A ideia por trás de Downsizing
O filme é dirigido pelo Alexander Payne, um cara que sabe muito bem como falar sobre crises existenciais de um jeito prático. Ele coloca o Matt Damon no papel de Paul Safranek, um cara comum, meio frustrado, que decide passar pelo processo de encolhimento para ter a vida que nunca conseguiu pagar no tamanho normal. O interessante aqui é que o filme começa como uma ficção científica curiosa, mas logo vira uma sátira social ácida.
Eu gosto de como a narrativa não tenta te vender um sonho. Ela mostra que, mesmo diminuindo de tamanho, os problemas humanos continuam sendo gigantes. No IMDb, a nota dele hoje está na casa dos 5.8. É uma avaliação que divide opiniões, muito porque as pessoas esperavam uma comédia escrachada e receberam algo bem mais reflexivo e, às vezes, até um pouco desconfortável.
Quem faz o filme acontecer: Elenco e Direção
O elenco é pesado. Além do Matt Damon, temos a Kristen Wiig e o sempre excelente Christoph Waltz, que faz um vizinho aproveitador e muito carismático. Mas, pra ser sincero, quem rouba a cena mesmo é a Hong Chau. Ela interpreta uma ativista vietnamita que traz o Paul (e a gente) de volta para a realidade. A atuação dela foi tão boa que ela recebeu indicações ao Globo de Ouro e ao SAG Awards na época como Melhor Atriz Coadjuvante.
O Alexander Payne, que já levou Oscars por Sideways e Os Descendentes, mantém o estilo dele de focar no homem médio. Não espere heróis aqui. O que você vai encontrar são pessoas tentando lidar com as consequências de suas escolhas em um mundo que está mudando rápido demais.

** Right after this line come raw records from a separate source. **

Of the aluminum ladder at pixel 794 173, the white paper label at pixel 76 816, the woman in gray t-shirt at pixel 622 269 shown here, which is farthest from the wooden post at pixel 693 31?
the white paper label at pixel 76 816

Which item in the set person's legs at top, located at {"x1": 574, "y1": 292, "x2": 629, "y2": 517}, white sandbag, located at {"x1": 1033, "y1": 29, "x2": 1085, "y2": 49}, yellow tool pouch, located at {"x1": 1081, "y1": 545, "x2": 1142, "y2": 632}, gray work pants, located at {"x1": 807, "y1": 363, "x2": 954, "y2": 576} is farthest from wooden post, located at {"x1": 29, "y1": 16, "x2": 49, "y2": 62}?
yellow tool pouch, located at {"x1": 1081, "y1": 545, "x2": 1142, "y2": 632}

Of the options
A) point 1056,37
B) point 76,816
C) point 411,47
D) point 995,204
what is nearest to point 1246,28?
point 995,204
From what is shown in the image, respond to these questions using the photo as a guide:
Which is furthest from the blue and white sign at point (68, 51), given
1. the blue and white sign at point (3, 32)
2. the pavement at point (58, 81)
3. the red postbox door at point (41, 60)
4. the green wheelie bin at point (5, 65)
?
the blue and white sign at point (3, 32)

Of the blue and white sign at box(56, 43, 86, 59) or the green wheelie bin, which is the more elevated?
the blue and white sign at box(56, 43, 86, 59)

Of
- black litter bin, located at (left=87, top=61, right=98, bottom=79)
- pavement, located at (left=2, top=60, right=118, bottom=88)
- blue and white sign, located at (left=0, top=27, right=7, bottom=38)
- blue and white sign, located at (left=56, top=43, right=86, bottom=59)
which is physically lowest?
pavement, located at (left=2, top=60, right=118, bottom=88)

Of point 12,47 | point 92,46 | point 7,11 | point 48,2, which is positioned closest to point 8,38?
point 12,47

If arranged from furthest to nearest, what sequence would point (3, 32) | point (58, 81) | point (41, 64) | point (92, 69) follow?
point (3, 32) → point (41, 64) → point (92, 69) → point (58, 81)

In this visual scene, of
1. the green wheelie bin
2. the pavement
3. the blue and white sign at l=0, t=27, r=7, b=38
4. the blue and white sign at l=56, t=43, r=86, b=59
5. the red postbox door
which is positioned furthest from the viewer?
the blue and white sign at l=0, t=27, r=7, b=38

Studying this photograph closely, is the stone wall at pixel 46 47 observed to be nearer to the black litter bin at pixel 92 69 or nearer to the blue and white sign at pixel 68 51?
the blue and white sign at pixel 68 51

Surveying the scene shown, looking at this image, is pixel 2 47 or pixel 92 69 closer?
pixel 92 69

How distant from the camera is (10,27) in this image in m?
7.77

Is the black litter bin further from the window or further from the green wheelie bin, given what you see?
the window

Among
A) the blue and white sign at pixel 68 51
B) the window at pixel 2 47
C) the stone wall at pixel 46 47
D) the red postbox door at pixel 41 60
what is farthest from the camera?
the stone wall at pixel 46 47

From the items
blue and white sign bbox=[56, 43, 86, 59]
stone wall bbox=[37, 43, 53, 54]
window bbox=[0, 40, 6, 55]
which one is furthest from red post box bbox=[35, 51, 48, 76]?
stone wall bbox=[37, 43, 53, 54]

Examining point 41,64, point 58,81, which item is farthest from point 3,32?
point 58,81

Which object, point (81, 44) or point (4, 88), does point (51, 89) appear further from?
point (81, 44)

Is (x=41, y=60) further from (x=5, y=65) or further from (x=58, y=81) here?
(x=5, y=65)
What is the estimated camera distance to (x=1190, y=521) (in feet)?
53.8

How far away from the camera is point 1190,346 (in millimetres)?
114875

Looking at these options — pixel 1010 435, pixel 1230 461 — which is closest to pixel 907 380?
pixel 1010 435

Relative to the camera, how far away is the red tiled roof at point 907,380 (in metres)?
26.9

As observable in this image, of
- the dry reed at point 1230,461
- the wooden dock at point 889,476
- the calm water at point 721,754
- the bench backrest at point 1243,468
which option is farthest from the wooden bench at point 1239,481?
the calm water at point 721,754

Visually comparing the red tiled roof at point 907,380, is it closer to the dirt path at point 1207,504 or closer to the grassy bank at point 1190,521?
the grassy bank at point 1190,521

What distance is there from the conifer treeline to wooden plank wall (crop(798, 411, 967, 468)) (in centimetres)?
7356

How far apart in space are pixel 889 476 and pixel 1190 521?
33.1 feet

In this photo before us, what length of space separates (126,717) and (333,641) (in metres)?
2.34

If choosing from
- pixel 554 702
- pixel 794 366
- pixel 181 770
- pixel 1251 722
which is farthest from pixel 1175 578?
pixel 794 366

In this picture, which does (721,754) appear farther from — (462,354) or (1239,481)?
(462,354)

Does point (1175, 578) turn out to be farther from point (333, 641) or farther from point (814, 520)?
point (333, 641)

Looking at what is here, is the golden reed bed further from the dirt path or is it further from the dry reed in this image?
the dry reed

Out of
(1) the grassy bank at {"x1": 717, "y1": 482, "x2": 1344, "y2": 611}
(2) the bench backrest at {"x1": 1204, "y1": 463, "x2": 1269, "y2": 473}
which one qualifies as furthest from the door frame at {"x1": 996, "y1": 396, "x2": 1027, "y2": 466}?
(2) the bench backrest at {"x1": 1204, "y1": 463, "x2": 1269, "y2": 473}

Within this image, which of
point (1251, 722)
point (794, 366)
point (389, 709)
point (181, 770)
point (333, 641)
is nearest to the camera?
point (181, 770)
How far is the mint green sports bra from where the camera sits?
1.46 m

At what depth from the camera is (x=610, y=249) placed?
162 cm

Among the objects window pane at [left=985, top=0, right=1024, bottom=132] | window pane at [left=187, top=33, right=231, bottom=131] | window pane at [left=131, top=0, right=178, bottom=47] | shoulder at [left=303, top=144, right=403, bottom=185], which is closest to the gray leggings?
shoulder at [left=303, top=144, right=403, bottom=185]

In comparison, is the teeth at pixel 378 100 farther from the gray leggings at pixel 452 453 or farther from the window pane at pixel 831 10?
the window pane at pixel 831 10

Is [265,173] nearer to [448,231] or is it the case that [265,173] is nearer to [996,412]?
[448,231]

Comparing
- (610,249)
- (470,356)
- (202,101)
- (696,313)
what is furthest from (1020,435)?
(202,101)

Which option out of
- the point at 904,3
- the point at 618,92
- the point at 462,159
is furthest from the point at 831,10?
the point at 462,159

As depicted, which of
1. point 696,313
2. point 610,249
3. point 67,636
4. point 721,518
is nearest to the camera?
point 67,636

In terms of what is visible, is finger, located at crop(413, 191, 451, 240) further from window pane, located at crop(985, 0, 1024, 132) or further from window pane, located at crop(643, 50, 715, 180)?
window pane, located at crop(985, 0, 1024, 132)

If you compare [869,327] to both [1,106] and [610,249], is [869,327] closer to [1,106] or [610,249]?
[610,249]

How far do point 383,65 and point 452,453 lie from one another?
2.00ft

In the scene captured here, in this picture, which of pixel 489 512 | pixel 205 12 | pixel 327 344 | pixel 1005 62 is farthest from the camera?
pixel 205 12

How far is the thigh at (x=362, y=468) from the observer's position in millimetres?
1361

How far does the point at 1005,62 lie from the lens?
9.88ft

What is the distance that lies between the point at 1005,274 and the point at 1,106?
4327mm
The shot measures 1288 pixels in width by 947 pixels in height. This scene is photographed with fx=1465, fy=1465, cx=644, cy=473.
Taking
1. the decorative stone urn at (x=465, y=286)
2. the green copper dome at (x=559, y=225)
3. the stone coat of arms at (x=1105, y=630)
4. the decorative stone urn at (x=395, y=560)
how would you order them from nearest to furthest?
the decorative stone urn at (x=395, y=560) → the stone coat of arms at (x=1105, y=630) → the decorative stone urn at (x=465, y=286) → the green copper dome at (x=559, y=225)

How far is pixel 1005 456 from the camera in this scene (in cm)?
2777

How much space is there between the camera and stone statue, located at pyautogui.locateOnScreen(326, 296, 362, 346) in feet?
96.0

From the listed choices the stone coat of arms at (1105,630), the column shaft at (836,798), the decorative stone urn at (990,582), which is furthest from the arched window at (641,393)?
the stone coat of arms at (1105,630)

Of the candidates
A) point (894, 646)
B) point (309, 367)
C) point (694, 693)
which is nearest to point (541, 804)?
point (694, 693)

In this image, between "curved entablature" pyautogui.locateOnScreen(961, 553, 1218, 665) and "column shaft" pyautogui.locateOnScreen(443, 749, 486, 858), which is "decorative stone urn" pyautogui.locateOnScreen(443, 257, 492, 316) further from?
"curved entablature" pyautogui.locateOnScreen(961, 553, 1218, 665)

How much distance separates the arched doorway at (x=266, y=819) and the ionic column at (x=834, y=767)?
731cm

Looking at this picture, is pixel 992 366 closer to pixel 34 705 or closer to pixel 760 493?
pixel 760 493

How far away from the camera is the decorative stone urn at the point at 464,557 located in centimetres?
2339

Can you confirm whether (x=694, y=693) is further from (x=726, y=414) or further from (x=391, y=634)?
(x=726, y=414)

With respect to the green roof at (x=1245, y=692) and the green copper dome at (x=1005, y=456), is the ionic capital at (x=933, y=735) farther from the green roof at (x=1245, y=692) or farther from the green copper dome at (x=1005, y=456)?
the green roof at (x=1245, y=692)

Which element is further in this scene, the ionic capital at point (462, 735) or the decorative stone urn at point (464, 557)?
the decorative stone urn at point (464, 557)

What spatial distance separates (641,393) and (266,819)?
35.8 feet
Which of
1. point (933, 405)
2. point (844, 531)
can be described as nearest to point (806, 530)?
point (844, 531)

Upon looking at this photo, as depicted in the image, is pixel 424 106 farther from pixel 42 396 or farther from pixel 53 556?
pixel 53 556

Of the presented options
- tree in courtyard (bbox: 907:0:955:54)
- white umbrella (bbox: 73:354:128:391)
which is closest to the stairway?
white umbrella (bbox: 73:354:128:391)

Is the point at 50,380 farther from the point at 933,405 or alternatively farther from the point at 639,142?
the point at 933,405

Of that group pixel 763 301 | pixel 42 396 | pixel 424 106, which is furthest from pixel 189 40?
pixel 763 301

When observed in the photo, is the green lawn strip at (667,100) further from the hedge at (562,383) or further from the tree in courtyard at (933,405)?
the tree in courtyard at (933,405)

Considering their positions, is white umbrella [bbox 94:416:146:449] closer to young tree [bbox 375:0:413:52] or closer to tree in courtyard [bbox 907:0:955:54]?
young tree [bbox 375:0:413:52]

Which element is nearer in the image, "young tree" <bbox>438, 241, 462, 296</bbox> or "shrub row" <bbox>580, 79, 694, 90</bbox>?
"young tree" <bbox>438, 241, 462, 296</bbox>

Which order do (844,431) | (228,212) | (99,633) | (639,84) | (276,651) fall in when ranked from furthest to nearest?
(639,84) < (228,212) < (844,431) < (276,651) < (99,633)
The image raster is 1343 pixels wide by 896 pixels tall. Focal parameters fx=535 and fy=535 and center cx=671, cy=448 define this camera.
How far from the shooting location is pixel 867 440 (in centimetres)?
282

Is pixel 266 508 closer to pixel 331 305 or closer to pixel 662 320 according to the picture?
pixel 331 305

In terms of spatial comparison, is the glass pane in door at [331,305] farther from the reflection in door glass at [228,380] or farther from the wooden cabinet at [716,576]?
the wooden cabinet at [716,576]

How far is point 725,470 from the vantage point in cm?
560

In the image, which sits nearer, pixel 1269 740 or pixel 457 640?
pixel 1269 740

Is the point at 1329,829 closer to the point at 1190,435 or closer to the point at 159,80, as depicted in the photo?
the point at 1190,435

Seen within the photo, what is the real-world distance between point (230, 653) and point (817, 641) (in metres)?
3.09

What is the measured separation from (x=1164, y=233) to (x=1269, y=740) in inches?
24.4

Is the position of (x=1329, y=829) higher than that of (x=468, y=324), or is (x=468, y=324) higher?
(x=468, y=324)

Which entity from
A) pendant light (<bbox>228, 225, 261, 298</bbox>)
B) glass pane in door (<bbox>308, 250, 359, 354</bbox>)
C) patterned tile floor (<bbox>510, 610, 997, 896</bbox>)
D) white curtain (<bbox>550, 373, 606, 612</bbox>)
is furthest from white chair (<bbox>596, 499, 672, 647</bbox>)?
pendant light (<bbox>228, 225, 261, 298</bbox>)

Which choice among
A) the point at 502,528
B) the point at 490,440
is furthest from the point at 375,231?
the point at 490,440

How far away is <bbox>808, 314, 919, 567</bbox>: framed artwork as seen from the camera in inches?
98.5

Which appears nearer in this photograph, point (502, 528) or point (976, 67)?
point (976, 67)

Bastidores, trilha e onde tudo foi gravado
Se você gosta de saber onde as coisas foram filmadas, o filme tem uns visuais bem interessantes. Boa parte das gravações rolou em Toronto, no Canadá, mas as cenas que mostram a natureza imponente (especialmente no final do filme) foram feitas nas Ilhas Lofoten, na Noruega. Aquele contraste do tamanho humano com a imensidão dos fiordes noruegueses ajuda muito a passar a mensagem da obra.
A trilha sonora ficou por conta do Rolfe Kent. É uma música que acompanha bem o ritmo do filme, sem tentar ditar o que você deve sentir, o que eu aprecio. Ela é discreta, mas eficiente, pontuando os momentos de descoberta e as decepções do protagonista com o "mundo pequeno".
Curiosidades que talvez você não saiba
Tem alguns detalhes técnicos e escolhas de produção que achei bem curiosos quando dei uma pesquisada mais a fundo:
Preparação do cenário: Para dar a sensação de escala, a produção usou objetos gigantes reais em vez de confiar apenas em efeitos digitais. Isso dá uma textura muito mais real para as cenas onde o Paul interage com coisas do "mundo grande".
O tempo de gestação: O diretor Alexander Payne e o roteirista Jim Taylor levaram quase dez anos para tirar o projeto do papel.
Premiações: Além do reconhecimento da Hong Chau, o filme foi escolhido pelo National Board of Review como um dos dez melhores filmes do ano em 2017.
Sátira política: O filme faz várias críticas veladas à imigração e ao sistema de classes, mostrando que as "muralhas" das cidades pequenas servem para mais do que apenas proteger contra insetos.
No fim das contas, Pequena Grande Vida é um filme sobre perspectiva. Ele não entrega respostas fáceis e foge do clichê de Hollywood. Se você está procurando algo que vá além do entretenimento passageiro e que gere uma boa conversa depois dos créditos, vale o play.